New York Yankees‘ catcher Gary Sanchez has two sides to his identity.

The first is, of course, Gary Sanchez. A young backstop still learning the ropes of the Major Leagues. He’ll run into some home runs, but he’ll cost you some games with his play behind the plate with what has been labeled as laziness.



His alter-ego is “The Kraken.” A baseball history-making phenom that has no desire to lose — let alone not hit home runs. We saw this creature come out last season and it turned an exhausting 2016 Yankees’ season into a promising one.

Now, during a time in which the Yankees’ desperately needed an offensive push, Sanchez has released his inner monster yet again this month. I may be corny right now, but I’m not wrong.

Since the month of August opened, Sanchez owns a .333/.410/.745 slash line with six home runs and 13 RBI’s in 15 games. That includes a nine-game stretch since August 9 where the 24-year-old is 13-for-32 (.406) with five homers. His five RBI’s during New York’s 7-5 win over their crosstown rival was his latest masterpiece and shows us exactly what he can do for the Bombers: lift them over the hump.

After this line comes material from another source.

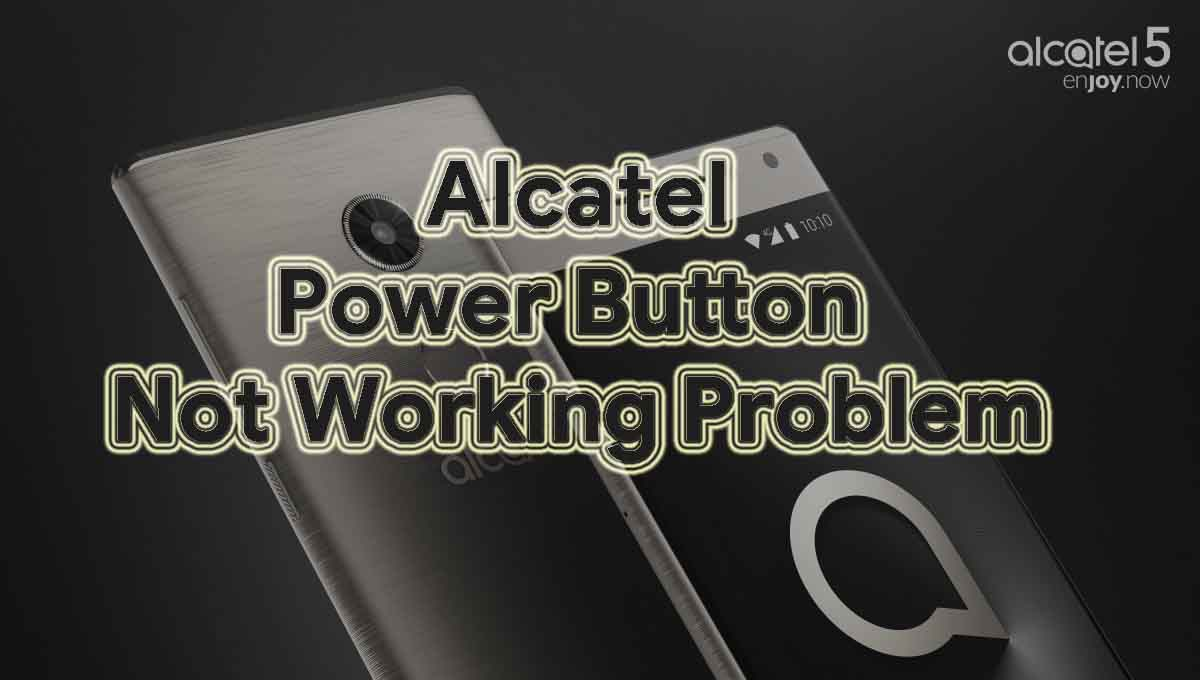Guía para reparar el problema del botón de encendido Alcatel no funciona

The Yankees entered that day (Aug. 9) ranked 26th among Major League teams in runs scored (98 runs) since the All-Star break. That’s mostly thanks to Aaron Judge‘s atrocious second-half slump and Aaron Hicks, Matt Holliday and Starlin Castro being on the disabled list.

They needed a spark. Additions via waiver trade seemed far-fetched. There was no blossoming prospect in Triple-A ready to make a significant impact. The Kraken was released at the greatest possible point.

Since Sanchez began his tear in Toronto, the Yankees rank ninth in runs scored (44) and are sixth in home runs (14) among Major League teams. That puts their offense right up there with one of baseball’s best bullpens and a rotation featuring the dynamic duo of Luis Severino and Sonny Gray. The impact is felt throughout the 25-man roster and the standings.

As New York heads into their weekend series with the American League East-leading Boston Red Sox at Fenway, they’ll be armed with a scary sight: Sanchez on fire.

The Yankees already gained 1.5 games despite the Red Sox winning two-of-three this week and in the hole by just 4.5 games with over a month left in 2017. Upon Sanchez’s promotion last year, the Yankees’ went on to post the fifth-best record in the AL while pulling within one game of a postseason spot.



If that and his recent performance tells us anything, it’s that an encore presentation of his rise to stardom last year will do more than just bring the young Bombers close to the playoffs. It could push them over the hump and bring home a divisional crown to the Bronx for the first time since 2012.